GIVEN REQUEST A –
In the Raspberry Pi answer, which file does the first option say to edit so that the third partition is used as the root fs?

Are there any good Raspberry Pi distributions that load completely into RAM?

In addition to the suggestions there, apparently Tiny Core can run in RAM on the Pi:

http://www.tinycorelinux.net/

The trick with this is you will have to write to the SD card while streaming the image from the net, since it is unlikely you will have enough memory to download it entirely first.

If you need to have a normal system on the SD card, you have a few choices, some of which require a spontaneous reboot:

  • Include a small third partition with the RAM based OS in it, edit /boot/cmdline.txt to use that as the root fs, reboot. The gotcha with this is you may have to keep /lib/modules in sync with /boot/kernel.img -- unless you swap a different kernel in first. OTOH, standard Pi kernels can run with no modules since they are custom built for the hardware; this limits functionality but it may be enough for what you want to do.

  • Create a kernel that uses an initramfs which does what you want. Normal non-pi kernels do this in order to select modules from it in order to mount the root fs, since they are intended to run on a range of hardware. I'm not sure what limitations there are, but I don't see why this couldn't be done. This requires more technical expertise than the first option.

  • If you really don't want to reboot first (which seems silly, since you are going to have to reboot after you install the image anyway), you could use a chroot based system in RAM. This is probably the slickest option, reboot or no, but again it requires some technical expertise.

GIVEN REQUEST B –
In the rows below, begin at the line that contains "This photograph illustrates" and stop after the line that contains "203 centimetres". Write out those lines word for word, leaving out the pictures.

EXTRACTED RECORDS –
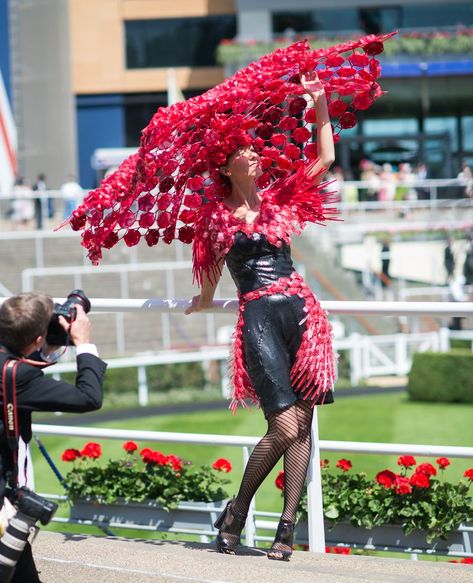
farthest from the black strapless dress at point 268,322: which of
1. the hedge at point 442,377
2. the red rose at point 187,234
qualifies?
the hedge at point 442,377

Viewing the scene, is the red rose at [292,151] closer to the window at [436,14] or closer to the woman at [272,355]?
the woman at [272,355]

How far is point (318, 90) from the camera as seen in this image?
3.72 meters

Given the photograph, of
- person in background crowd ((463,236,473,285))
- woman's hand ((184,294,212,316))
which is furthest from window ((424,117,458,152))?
woman's hand ((184,294,212,316))

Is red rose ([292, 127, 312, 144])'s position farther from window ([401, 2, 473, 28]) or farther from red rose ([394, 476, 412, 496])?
window ([401, 2, 473, 28])

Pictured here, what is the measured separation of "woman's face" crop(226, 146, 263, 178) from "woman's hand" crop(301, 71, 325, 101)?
0.92ft

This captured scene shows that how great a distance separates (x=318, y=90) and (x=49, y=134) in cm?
2934

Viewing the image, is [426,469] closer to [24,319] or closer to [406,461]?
[406,461]

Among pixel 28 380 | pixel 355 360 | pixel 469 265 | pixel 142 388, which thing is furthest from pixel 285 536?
pixel 469 265

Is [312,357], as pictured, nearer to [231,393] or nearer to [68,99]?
[231,393]

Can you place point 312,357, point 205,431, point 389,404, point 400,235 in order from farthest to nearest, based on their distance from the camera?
point 400,235 < point 389,404 < point 205,431 < point 312,357

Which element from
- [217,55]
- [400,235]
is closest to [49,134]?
[217,55]

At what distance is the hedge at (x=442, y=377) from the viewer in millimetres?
13734

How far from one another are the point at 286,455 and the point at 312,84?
122 centimetres

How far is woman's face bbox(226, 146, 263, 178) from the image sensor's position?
366 cm
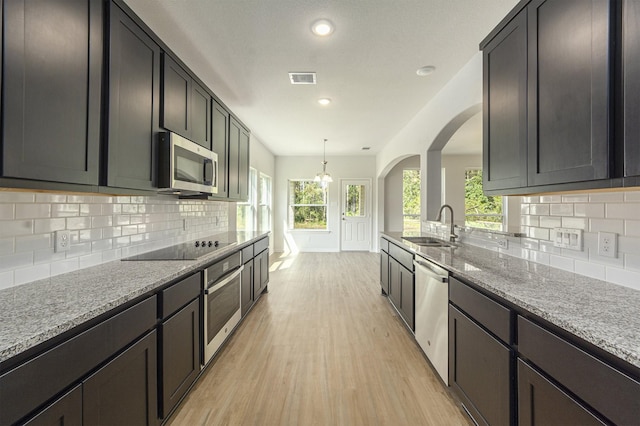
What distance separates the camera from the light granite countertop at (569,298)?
2.79 ft

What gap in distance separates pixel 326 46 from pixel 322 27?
0.28 meters

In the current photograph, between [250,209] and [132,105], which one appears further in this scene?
[250,209]

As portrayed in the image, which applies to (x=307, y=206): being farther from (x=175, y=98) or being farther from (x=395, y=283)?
(x=175, y=98)

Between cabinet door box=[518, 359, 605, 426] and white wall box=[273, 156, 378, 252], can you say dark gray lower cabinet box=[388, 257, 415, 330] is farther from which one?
white wall box=[273, 156, 378, 252]

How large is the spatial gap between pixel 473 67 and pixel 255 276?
323 centimetres

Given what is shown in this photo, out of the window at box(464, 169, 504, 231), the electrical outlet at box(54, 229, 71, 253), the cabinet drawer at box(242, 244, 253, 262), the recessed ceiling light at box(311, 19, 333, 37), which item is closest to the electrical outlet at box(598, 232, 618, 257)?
the recessed ceiling light at box(311, 19, 333, 37)

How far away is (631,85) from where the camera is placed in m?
1.04

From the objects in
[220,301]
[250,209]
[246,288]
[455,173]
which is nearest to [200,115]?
[220,301]

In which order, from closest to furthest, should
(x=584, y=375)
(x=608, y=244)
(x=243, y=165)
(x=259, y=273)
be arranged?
1. (x=584, y=375)
2. (x=608, y=244)
3. (x=259, y=273)
4. (x=243, y=165)

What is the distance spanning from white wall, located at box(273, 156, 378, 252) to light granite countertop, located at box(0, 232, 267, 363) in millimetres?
5985

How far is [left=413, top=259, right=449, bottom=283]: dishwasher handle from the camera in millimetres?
1932

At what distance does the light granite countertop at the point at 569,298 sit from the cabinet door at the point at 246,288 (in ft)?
6.52

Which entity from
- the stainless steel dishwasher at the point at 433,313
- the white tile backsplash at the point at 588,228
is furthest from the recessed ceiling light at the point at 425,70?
the stainless steel dishwasher at the point at 433,313

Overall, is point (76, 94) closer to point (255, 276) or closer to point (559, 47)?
point (559, 47)
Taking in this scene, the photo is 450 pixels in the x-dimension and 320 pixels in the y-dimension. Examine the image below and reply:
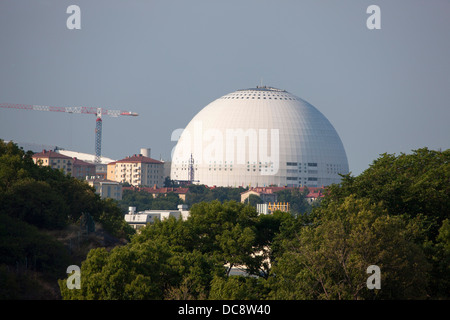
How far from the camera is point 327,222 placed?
34781 millimetres

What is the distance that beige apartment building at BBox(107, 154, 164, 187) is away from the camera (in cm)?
16850

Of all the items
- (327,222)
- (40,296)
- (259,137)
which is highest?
(259,137)

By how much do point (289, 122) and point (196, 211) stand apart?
13959 centimetres

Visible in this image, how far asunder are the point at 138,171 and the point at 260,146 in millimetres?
24469

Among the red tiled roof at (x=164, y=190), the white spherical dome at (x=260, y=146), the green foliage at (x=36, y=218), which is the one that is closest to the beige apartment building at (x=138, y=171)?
the white spherical dome at (x=260, y=146)

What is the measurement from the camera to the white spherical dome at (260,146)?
18162cm

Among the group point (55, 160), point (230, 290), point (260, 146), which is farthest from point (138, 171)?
point (230, 290)

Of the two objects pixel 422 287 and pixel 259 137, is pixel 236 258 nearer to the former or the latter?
pixel 422 287

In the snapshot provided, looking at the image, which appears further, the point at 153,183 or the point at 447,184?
the point at 153,183

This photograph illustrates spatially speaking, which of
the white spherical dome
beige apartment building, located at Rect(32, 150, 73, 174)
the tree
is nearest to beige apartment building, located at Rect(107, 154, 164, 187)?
the white spherical dome

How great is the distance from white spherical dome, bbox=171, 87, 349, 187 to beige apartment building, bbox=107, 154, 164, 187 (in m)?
11.6

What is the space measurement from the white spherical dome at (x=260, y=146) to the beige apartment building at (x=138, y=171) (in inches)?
455

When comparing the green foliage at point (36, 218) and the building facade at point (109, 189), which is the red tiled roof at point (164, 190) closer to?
the building facade at point (109, 189)
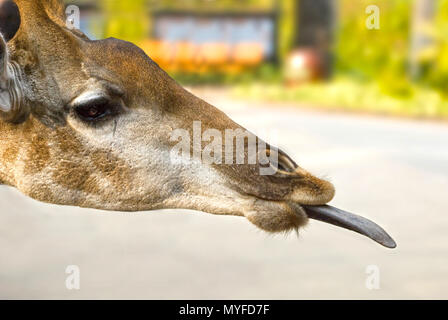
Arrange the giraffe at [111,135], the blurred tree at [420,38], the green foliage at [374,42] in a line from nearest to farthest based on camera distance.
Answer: the giraffe at [111,135], the blurred tree at [420,38], the green foliage at [374,42]

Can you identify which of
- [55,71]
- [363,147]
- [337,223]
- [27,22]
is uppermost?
[363,147]

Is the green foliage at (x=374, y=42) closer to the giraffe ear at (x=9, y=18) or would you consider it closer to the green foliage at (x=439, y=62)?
the green foliage at (x=439, y=62)

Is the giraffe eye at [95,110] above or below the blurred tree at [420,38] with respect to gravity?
below

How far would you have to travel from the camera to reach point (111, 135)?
203 centimetres

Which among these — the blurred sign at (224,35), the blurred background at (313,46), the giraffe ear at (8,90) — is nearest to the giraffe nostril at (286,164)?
the giraffe ear at (8,90)

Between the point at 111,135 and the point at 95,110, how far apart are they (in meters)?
0.09

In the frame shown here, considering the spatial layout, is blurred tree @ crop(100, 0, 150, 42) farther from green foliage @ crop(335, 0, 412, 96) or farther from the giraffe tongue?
the giraffe tongue

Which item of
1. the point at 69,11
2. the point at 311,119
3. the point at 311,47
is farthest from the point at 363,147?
the point at 69,11

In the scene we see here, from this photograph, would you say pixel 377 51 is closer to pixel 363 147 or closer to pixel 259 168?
pixel 363 147

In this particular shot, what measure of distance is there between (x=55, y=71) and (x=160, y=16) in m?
10.9

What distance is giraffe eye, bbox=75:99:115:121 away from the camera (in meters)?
1.99

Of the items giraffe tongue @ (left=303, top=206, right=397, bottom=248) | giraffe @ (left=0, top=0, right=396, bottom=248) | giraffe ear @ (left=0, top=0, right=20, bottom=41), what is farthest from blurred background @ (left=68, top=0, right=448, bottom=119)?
giraffe tongue @ (left=303, top=206, right=397, bottom=248)

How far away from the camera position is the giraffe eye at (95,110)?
1.99 meters

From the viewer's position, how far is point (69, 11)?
7.36 ft
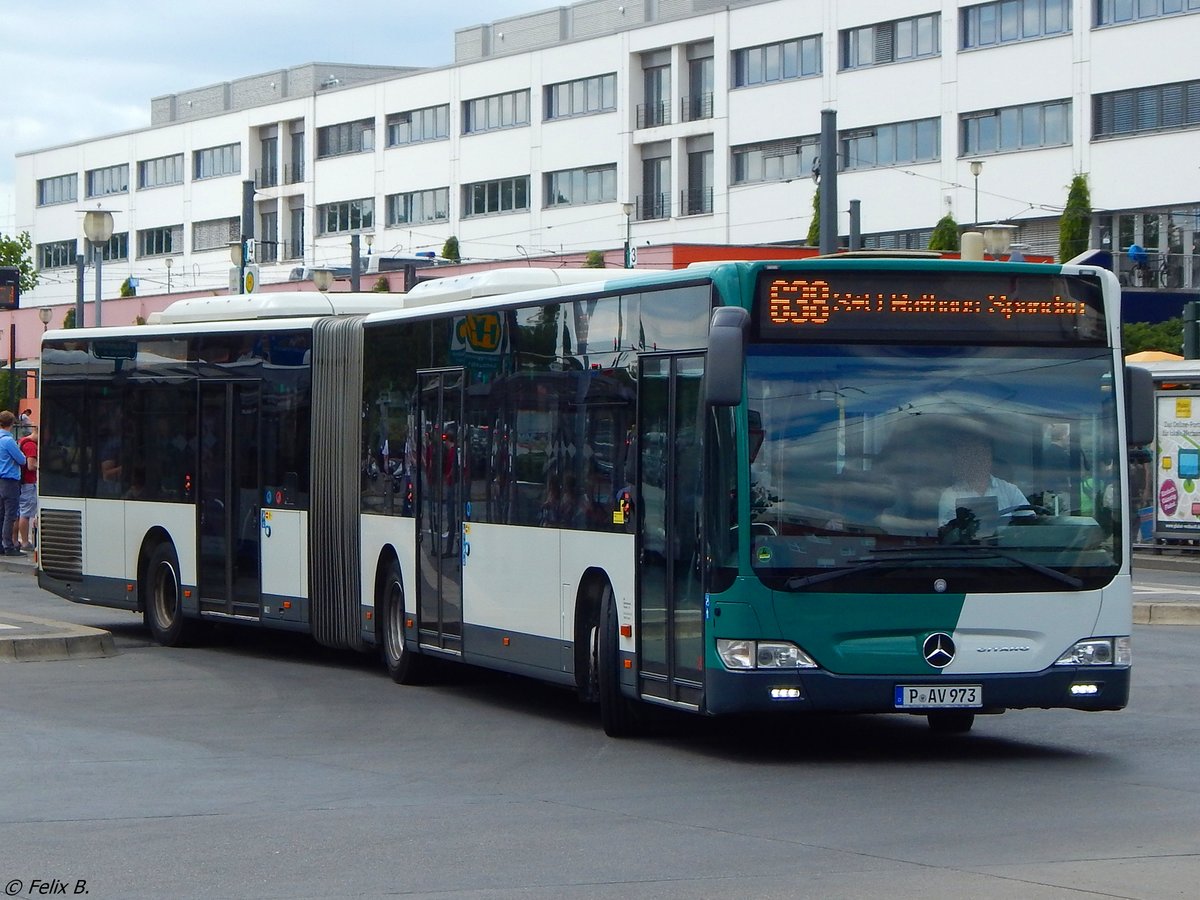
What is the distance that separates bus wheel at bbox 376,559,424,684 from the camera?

CORRECT ANSWER A –
/boot/cmdline.txt

CORRECT ANSWER B –
This photograph illustrates spatially speaking, which of
the white spherical dome
beige apartment building, located at Rect(32, 150, 73, 174)
the tree
is nearest to beige apartment building, located at Rect(107, 154, 164, 187)?
the white spherical dome

How great is the distance from white spherical dome, bbox=171, 87, 349, 187 to beige apartment building, bbox=107, 154, 164, 187 (in m)?
11.6

What is the space measurement from the white spherical dome at (x=260, y=146) to the beige apartment building at (x=138, y=171) (in inches)?
455

When comparing the green foliage at point (36, 218) and the building facade at point (109, 189), which is the red tiled roof at point (164, 190) closer to?
the building facade at point (109, 189)
Arrange the giraffe at [111,135], the blurred tree at [420,38], the green foliage at [374,42] in a line from nearest to farthest based on camera distance.
Answer: the giraffe at [111,135], the blurred tree at [420,38], the green foliage at [374,42]

Can you identify which of
- [55,71]
- [363,147]
- [337,223]
- [27,22]
is uppermost?
[363,147]

Is the green foliage at (x=374, y=42) closer to the giraffe ear at (x=9, y=18) or would you consider it closer to the green foliage at (x=439, y=62)?
the green foliage at (x=439, y=62)

Is the giraffe eye at [95,110] above or below the blurred tree at [420,38] with respect to gravity?
below

How far would you have to travel from the camera to reach point (111, 135)?
203 centimetres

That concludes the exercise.